== About this exercise ==
Please copy every line below that contains the string "would".

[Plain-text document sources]

<<<<

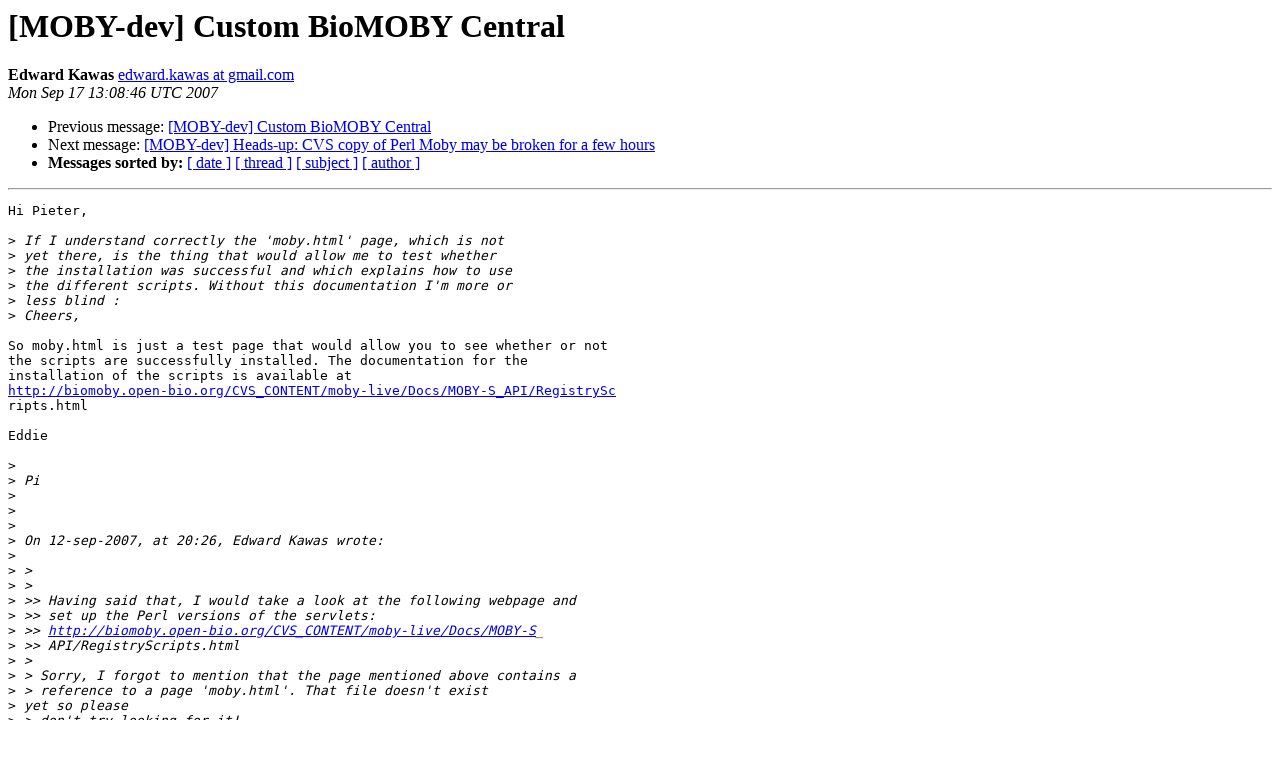

--- FILE ---
content_type: text/html
request_url: https://mailman.open-bio.org/pipermail/moby-dev/2007-September/008647.html
body_size: 1719
content:
<!DOCTYPE HTML PUBLIC "-//W3C//DTD HTML 4.01 Transitional//EN">
<HTML>
 <HEAD>
   <TITLE> [MOBY-dev] Custom BioMOBY Central
   </TITLE>
   <LINK REL="Index" HREF="index.html" >
   <LINK REL="made" HREF="mailto:moby-dev%40lists.open-bio.org?Subject=Re:%20Re%3A%20%5BMOBY-dev%5D%20Custom%20BioMOBY%20Central&In-Reply-To=%3C000e01c7f92b%24e3016d60%246400a8c0%40notebook%3E">
   <META NAME="robots" CONTENT="index,nofollow">
   <style type="text/css">
       pre {
           white-space: pre-wrap;       /* css-2.1, curent FF, Opera, Safari */
           }
   </style>
   <META http-equiv="Content-Type" content="text/html; charset=us-ascii">
   <LINK REL="Previous"  HREF="008646.html">
   <LINK REL="Next"  HREF="008644.html">
 </HEAD>
 <BODY BGCOLOR="#ffffff">
   <H1>[MOBY-dev] Custom BioMOBY Central</H1>
    <B>Edward Kawas</B> 
    <A HREF="mailto:moby-dev%40lists.open-bio.org?Subject=Re:%20Re%3A%20%5BMOBY-dev%5D%20Custom%20BioMOBY%20Central&In-Reply-To=%3C000e01c7f92b%24e3016d60%246400a8c0%40notebook%3E"
       TITLE="[MOBY-dev] Custom BioMOBY Central">edward.kawas at gmail.com
       </A><BR>
    <I>Mon Sep 17 13:08:46 UTC 2007</I>
    <P><UL>
        <LI>Previous message: <A HREF="008646.html">[MOBY-dev] Custom BioMOBY Central
</A></li>
        <LI>Next message: <A HREF="008644.html">[MOBY-dev] Heads-up: CVS copy of Perl Moby may be broken for a few	hours
</A></li>
         <LI> <B>Messages sorted by:</B> 
              <a href="date.html#8647">[ date ]</a>
              <a href="thread.html#8647">[ thread ]</a>
              <a href="subject.html#8647">[ subject ]</a>
              <a href="author.html#8647">[ author ]</a>
         </LI>
       </UL>
    <HR>  
<!--beginarticle-->
<PRE>Hi Pieter, 
 
&gt;<i> If I understand correctly the 'moby.html' page, which is not 
</I>&gt;<i> yet there, is the thing that would allow me to test whether 
</I>&gt;<i> the installation was successful and which explains how to use 
</I>&gt;<i> the different scripts. Without this documentation I'm more or 
</I>&gt;<i> less blind : 
</I>&gt;<i> Cheers,
</I>
So moby.html is just a test page that would allow you to see whether or not
the scripts are successfully installed. The documentation for the
installation of the scripts is available at
<A HREF="http://biomoby.open-bio.org/CVS_CONTENT/moby-live/Docs/MOBY-S_API/RegistrySc">http://biomoby.open-bio.org/CVS_CONTENT/moby-live/Docs/MOBY-S_API/RegistrySc</A>
ripts.html

Eddie

&gt;<i> 
</I>&gt;<i> Pi
</I>&gt;<i> 
</I>&gt;<i> 
</I>&gt;<i> 
</I>&gt;<i> On 12-sep-2007, at 20:26, Edward Kawas wrote:
</I>&gt;<i> 
</I>&gt;<i> &gt;
</I>&gt;<i> &gt;
</I>&gt;<i> &gt;&gt; Having said that, I would take a look at the following webpage and 
</I>&gt;<i> &gt;&gt; set up the Perl versions of the servlets:
</I>&gt;<i> &gt;&gt; <A HREF="http://biomoby.open-bio.org/CVS_CONTENT/moby-live/Docs/MOBY-S">http://biomoby.open-bio.org/CVS_CONTENT/moby-live/Docs/MOBY-S</A>_
</I>&gt;<i> &gt;&gt; API/RegistryScripts.html
</I>&gt;<i> &gt;
</I>&gt;<i> &gt; Sorry, I forgot to mention that the page mentioned above contains a 
</I>&gt;<i> &gt; reference to a page 'moby.html'. That file doesn't exist 
</I>&gt;<i> yet so please 
</I>&gt;<i> &gt; don't try looking for it!
</I>&gt;<i> &gt;
</I>&gt;<i> &gt; Eddie
</I>&gt;<i> &gt;
</I>&gt;<i> &gt; _______________________________________________
</I>&gt;<i> &gt; MOBY-dev mailing list
</I>&gt;<i> &gt; <A HREF="http://lists.open-bio.org/mailman/listinfo/moby-dev">MOBY-dev at lists.open-bio.org</A>
</I>&gt;<i> &gt; <A HREF="http://lists.open-bio.org/mailman/listinfo/moby-dev">http://lists.open-bio.org/mailman/listinfo/moby-dev</A>
</I>&gt;<i> 
</I>&gt;<i> -------------------------------------------------------------
</I>&gt;<i> Wageningen University and Research centre (WUR) Laboratory of 
</I>&gt;<i> Bioinformatics Transitorium (building 312) room 1034
</I>&gt;<i> 
</I>&gt;<i> Dreijenlaan 3
</I>&gt;<i> 6703 HA Wageningen
</I>&gt;<i> The Netherlands
</I>&gt;<i> 
</I>&gt;<i> phone:  0317-483 060
</I>&gt;<i> fax: 0317-483 584
</I>&gt;<i> mobile: 06-143 66 783
</I>&gt;<i> mail: <A HREF="http://lists.open-bio.org/mailman/listinfo/moby-dev">pieter.neerincx at wur.nl</A>
</I>&gt;<i> skype: pieter.online
</I>&gt;<i> ------------------------------------------------------------
</I>&gt;<i> 
</I>&gt;<i> _______________________________________________
</I>&gt;<i> MOBY-dev mailing list
</I>&gt;<i> <A HREF="http://lists.open-bio.org/mailman/listinfo/moby-dev">MOBY-dev at lists.open-bio.org</A>
</I>&gt;<i> <A HREF="http://lists.open-bio.org/mailman/listinfo/moby-dev">http://lists.open-bio.org/mailman/listinfo/moby-dev</A>
</I>

</PRE>

<!--endarticle-->
    <HR>
    <P><UL>
        <!--threads-->
	<LI>Previous message: <A HREF="008646.html">[MOBY-dev] Custom BioMOBY Central
</A></li>
	<LI>Next message: <A HREF="008644.html">[MOBY-dev] Heads-up: CVS copy of Perl Moby may be broken for a few	hours
</A></li>
         <LI> <B>Messages sorted by:</B> 
              <a href="date.html#8647">[ date ]</a>
              <a href="thread.html#8647">[ thread ]</a>
              <a href="subject.html#8647">[ subject ]</a>
              <a href="author.html#8647">[ author ]</a>
         </LI>
       </UL>

<hr>
<a href="http://lists.open-bio.org/mailman/listinfo/moby-dev">More information about the MOBY-dev
mailing list</a><br>
</body></html>
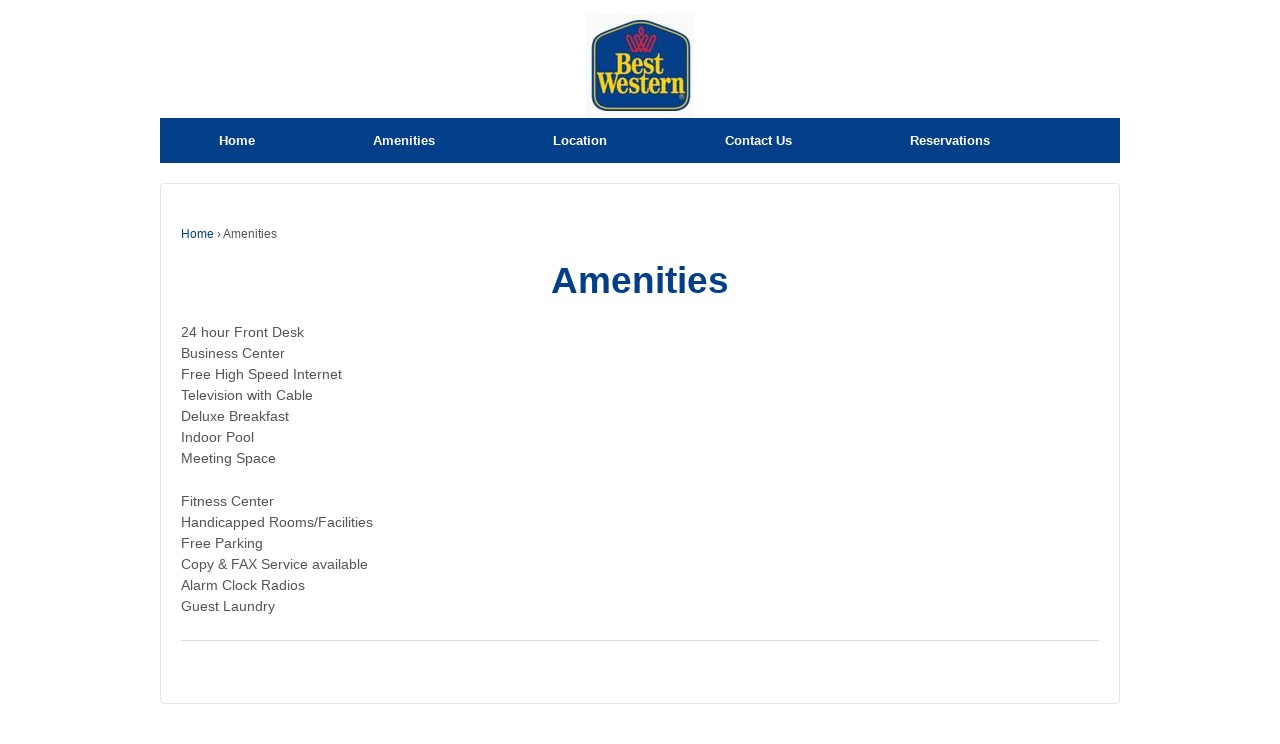

--- FILE ---
content_type: text/css
request_url: https://bestwesternsouthplainsinn.com/wp-content/themes/responsivepro/pro/lib/css/skins/blue.css?ver=1.0
body_size: 427
content:
/**
 * Responsive Pro Skin File
 *
 * Blue Skin
 *
 * Please do not edit this file. This file is part of the Cyber Chimps Framework and all modifications
 * should be made in a child theme.
 *
 * @category Responsive Pro Framework
 * @package  Framework
 * @since    1.0
 * @author   CyberChimps
 * @license  http://www.opensource.org/licenses/gpl-license.php GPL v2.0 (or later)
 * @link     http://www.cyberchimps.com/
 */
/* ==================================== MENU ================================================== */
.menu {
	background-color: #1874cd;
	background-image: -webkit-gradient(linear, left top, left bottom, from(#318ee7), to(#1874cd));
	background-image: -webkit-linear-gradient(top, #318ee7, #1874cd);
	background-image: -moz-linear-gradient(top, #318ee7, #1874cd);
	background-image: -ms-linear-gradient(top, #318ee7, #1874cd);
	background-image: -o-linear-gradient(top, #318ee7, #1874cd);
	background-image: linear-gradient(to top, #318ee7, #1874cd);
  	-ms-filter: "progid:DXImageTransform.Microsoft.gradient(startColorstr=#318ee7, endColorstr=#1874cd)";
}

.menu a {
	border-left: 1px solid #135a9f;
	text-shadow: 0 -1px 0 #135a9f;
}

.menu a:hover,
ul.menu > li:hover,
.menu .current_page_item a,
.menu .current-menu-item a,
.front-page .menu .current_page_item a {
	background-color: #1874cd;
	background-image: none;
	filter: none;
}

@media screen and (max-width: 650px) {
	.js .main-nav {
		background-color: #1874cd;
		background-image: -webkit-gradient(linear, left top, left bottom, from(#318ee7), to(#1874cd));
		background-image: -webkit-linear-gradient(top, #318ee7, #1874cd);
		background-image: -moz-linear-gradient(top, #318ee7, #1874cd);
		background-image: -ms-linear-gradient(top, #318ee7, #1874cd);
		background-image: -o-linear-gradient(top, #318ee7, #1874cd);
		background-image: linear-gradient(to top, #318ee7, #1874cd);
  		-ms-filter: "progid:DXImageTransform.Microsoft.gradient(startColorstr=#318ee7, endColorstr=#1874cd)";
	}
}

/* ==================================== PAGE ELEMENTS ================================================== */
blockquote {
	border-left: 4px solid #1874cd;
}

.call-to-action a.blue,
input[type='reset'],
input[type='button'],
input[type='submit'] {
	background-color: #1874cd;
	background-image: -webkit-gradient(linear, left top, left bottom, from(#318ee7), to(#1874cd));
	background-image: -webkit-linear-gradient(top, #318ee7, #1874cd);
	background-image: -moz-linear-gradient(top, #318ee7, #1874cd);
	background-image: -ms-linear-gradient(top, #318ee7, #1874cd);
	background-image: -o-linear-gradient(top, #318ee7, #1874cd);
	background-image: linear-gradient(to top, #318ee7, #1874cd);
  	-ms-filter: "progid:DXImageTransform.Microsoft.gradient(startColorstr=#318ee7, endColorstr=#1874cd)";
	border: 1px solid #0d4072;
	color: #ffffff;
	text-shadow: 0 -1px 0 #0d4072;
}

.call-to-action a.blue:hover,
input[type='reset']:hover,
input[type='button']:hover,
input[type='submit']:hover {
	background-color: #1874cd;
	background-image: -webkit-gradient(linear, left top, left bottom, from(#5fa7ec), to(#1874cd));
	background-image: -webkit-linear-gradient(top, #5fa7ec, #1874cd);
	background-image: -moz-linear-gradient(top, #5fa7ec, #1874cd);
	background-image: -ms-linear-gradient(top, #5fa7ec, #1874cd);
	background-image: -o-linear-gradient(top, #5fa7ec, #1874cd);
	background-image: linear-gradient(to top, #5fa7ec, #1874cd);
  	-ms-filter: "progid:DXImageTransform.Microsoft.gradient(startColorstr=#5fa7ec, endColorstr=#1874cd)";
	border: 1px solid #0d4072;
	color: #ffffff;
	text-shadow: 0 -1px 0 #0d4072;
}

a {
	color: #1874cd;
}

a:hover {
	color: #135a9f;
}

>>>>

== Exercise response ==
</I>&gt;<i> yet there, is the thing that would allow me to test whether 
So moby.html is just a test page that would allow you to see whether or not
</I>&gt;<i> &gt;&gt; Having said that, I would take a look at the following webpage and 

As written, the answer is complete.